Task goal: Print the line that contains "Considering what is" and every line after it through the last line of the records below, exactly as written and nothing else.

(Records excerpted from a collection)
** START **

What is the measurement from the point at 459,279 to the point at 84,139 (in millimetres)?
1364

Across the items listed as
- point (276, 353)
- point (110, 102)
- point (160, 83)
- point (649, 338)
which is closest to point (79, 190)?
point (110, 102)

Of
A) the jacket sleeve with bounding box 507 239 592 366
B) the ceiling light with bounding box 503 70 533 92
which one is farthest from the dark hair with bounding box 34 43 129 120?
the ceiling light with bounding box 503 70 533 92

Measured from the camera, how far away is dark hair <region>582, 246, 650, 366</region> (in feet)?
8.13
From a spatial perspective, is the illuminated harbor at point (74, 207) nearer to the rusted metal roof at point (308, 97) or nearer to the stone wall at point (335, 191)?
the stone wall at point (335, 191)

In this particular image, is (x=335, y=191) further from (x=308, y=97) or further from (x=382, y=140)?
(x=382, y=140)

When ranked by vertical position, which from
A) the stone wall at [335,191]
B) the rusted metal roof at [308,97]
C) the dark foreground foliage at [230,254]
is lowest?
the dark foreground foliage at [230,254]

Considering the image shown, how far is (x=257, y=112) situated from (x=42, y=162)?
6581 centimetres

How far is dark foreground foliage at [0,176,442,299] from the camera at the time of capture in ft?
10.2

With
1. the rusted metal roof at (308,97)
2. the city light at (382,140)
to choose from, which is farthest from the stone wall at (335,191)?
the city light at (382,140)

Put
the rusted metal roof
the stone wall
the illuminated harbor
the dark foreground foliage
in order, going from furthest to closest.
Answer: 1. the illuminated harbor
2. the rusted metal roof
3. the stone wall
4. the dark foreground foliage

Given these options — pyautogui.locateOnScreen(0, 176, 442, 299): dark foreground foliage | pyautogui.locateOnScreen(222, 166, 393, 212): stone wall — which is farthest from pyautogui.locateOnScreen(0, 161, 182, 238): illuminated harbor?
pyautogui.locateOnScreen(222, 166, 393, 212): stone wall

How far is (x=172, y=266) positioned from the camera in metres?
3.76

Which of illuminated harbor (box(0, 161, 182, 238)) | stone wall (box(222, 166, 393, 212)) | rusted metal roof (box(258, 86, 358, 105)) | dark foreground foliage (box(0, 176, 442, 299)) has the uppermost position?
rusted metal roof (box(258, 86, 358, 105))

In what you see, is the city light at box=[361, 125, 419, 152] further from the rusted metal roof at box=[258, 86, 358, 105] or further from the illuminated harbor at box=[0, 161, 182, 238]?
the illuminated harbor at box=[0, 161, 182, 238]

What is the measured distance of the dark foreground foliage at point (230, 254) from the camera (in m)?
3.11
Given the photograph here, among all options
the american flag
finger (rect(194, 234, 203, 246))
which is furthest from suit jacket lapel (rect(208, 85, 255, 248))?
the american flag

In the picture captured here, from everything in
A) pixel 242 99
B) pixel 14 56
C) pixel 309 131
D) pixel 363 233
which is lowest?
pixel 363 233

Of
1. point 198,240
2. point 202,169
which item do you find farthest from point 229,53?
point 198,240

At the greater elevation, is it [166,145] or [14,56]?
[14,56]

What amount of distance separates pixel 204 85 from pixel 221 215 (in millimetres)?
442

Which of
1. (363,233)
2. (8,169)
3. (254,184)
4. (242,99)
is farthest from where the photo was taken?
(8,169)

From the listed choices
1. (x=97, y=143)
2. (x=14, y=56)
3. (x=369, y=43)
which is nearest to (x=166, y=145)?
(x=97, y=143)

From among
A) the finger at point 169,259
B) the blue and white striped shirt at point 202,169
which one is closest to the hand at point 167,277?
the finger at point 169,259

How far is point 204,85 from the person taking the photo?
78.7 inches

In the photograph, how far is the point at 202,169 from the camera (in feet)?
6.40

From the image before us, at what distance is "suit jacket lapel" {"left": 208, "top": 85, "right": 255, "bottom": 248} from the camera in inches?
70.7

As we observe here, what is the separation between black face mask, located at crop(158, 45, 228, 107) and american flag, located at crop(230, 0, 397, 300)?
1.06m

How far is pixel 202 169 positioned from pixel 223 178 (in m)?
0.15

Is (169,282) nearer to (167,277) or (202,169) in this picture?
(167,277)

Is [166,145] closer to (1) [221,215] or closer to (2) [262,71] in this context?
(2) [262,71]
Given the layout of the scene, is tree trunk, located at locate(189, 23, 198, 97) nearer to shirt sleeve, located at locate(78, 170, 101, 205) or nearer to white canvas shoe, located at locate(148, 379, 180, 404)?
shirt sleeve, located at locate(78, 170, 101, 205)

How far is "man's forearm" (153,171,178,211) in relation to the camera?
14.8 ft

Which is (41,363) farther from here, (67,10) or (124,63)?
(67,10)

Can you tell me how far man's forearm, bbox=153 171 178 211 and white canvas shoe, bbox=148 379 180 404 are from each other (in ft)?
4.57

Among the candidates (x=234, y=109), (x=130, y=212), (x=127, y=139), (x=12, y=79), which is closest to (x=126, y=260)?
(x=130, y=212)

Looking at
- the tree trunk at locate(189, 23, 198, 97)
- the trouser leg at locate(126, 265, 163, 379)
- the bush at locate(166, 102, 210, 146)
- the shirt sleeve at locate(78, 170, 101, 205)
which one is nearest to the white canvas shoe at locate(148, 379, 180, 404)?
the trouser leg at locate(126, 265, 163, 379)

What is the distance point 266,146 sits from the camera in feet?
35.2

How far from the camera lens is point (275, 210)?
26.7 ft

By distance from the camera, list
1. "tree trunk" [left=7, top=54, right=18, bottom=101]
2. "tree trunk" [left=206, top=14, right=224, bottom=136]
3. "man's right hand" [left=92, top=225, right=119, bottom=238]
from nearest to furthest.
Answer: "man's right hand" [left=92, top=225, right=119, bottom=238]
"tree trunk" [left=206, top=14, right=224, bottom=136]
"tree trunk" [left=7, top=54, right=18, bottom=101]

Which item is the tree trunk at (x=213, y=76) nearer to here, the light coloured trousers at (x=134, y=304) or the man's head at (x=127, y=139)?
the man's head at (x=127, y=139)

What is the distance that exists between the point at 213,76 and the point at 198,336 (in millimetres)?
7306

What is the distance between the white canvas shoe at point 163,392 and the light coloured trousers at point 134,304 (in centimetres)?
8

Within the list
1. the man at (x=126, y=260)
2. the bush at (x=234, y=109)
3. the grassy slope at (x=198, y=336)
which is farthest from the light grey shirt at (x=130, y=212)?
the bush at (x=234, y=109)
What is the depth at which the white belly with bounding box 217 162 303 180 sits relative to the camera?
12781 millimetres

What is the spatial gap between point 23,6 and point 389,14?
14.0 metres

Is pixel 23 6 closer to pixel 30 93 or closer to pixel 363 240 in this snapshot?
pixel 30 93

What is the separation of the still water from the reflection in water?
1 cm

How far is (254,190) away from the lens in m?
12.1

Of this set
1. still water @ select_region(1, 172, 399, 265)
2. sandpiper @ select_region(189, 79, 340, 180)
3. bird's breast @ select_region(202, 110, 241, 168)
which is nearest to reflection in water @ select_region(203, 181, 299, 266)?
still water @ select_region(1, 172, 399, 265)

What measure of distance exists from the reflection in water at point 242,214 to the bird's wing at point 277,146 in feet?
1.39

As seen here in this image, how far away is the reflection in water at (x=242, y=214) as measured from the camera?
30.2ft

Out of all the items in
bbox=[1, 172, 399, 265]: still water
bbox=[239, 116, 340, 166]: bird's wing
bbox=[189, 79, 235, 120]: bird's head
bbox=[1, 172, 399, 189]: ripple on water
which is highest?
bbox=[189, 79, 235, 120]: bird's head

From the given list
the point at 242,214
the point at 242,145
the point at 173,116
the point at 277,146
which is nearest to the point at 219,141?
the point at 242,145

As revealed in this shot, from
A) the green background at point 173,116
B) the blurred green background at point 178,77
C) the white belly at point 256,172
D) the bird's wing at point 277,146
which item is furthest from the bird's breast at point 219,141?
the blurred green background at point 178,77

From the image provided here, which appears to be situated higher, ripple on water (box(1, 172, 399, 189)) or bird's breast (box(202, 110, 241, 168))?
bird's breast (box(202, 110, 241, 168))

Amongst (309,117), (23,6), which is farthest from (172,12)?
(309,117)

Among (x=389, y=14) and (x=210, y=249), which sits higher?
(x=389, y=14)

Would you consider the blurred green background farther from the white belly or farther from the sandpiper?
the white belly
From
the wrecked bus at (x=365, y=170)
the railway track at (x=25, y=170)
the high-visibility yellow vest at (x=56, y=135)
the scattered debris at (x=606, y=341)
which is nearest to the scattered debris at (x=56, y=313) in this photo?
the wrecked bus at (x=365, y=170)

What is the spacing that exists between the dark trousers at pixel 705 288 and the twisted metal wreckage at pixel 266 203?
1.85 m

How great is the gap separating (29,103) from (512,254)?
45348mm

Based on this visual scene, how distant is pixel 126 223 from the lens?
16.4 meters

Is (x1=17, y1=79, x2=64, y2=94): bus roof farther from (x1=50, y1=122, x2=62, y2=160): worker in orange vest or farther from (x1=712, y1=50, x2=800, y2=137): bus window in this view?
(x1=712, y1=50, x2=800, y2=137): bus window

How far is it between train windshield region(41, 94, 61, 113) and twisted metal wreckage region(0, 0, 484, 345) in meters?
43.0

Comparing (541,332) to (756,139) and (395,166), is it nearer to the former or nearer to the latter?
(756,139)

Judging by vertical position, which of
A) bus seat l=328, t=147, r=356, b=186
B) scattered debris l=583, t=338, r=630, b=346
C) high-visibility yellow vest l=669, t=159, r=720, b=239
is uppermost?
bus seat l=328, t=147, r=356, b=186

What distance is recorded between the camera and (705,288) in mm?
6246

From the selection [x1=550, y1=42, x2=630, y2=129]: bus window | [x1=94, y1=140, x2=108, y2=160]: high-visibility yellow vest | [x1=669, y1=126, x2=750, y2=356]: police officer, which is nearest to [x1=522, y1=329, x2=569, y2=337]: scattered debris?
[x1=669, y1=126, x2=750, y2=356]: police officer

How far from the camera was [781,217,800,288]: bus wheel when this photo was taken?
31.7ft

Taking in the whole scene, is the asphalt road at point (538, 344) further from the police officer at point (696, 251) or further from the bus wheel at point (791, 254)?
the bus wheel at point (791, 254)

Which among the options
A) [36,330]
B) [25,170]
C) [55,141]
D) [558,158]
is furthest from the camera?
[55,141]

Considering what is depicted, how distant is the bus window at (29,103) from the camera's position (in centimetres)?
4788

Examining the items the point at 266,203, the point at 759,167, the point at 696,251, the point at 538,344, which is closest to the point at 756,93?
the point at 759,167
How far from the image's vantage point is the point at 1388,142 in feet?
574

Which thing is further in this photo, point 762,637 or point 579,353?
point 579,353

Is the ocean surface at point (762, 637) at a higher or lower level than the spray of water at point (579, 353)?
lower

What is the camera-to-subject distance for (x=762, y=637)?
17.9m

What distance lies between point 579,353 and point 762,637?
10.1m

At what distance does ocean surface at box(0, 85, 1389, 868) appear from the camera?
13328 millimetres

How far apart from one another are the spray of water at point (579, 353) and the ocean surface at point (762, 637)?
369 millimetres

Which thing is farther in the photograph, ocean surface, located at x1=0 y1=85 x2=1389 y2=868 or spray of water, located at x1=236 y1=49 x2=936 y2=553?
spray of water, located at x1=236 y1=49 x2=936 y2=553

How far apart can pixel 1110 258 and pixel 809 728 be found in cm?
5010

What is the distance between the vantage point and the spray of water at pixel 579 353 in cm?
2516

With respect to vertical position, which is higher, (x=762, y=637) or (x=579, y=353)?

** END **

Answer to this exercise:
Considering what is depicted, how distant is the bus window at (29,103) from the camera's position (in centimetres)?
4788

Examining the items the point at 266,203, the point at 759,167, the point at 696,251, the point at 538,344, which is closest to the point at 756,93?
the point at 759,167
How far from the image's vantage point is the point at 1388,142 in feet?
574

Which thing is further in this photo, point 762,637 or point 579,353?
point 579,353

Is the ocean surface at point (762, 637) at a higher or lower level than the spray of water at point (579, 353)?
lower

What is the camera-to-subject distance for (x=762, y=637)?
17.9m

What distance lies between point 579,353 and point 762,637?
10.1m

At what distance does ocean surface at box(0, 85, 1389, 868) appear from the camera?
13328 millimetres

How far apart from one another are the spray of water at point (579, 353) and the ocean surface at point (762, 637)?
369 millimetres

Which thing is farther in the photograph, ocean surface, located at x1=0 y1=85 x2=1389 y2=868 or spray of water, located at x1=236 y1=49 x2=936 y2=553?
spray of water, located at x1=236 y1=49 x2=936 y2=553

How far apart can pixel 1110 258 and pixel 809 728 be found in cm?
5010

What is the distance between the vantage point and the spray of water at pixel 579 353 in cm?
2516

With respect to vertical position, which is higher, (x=762, y=637) or (x=579, y=353)?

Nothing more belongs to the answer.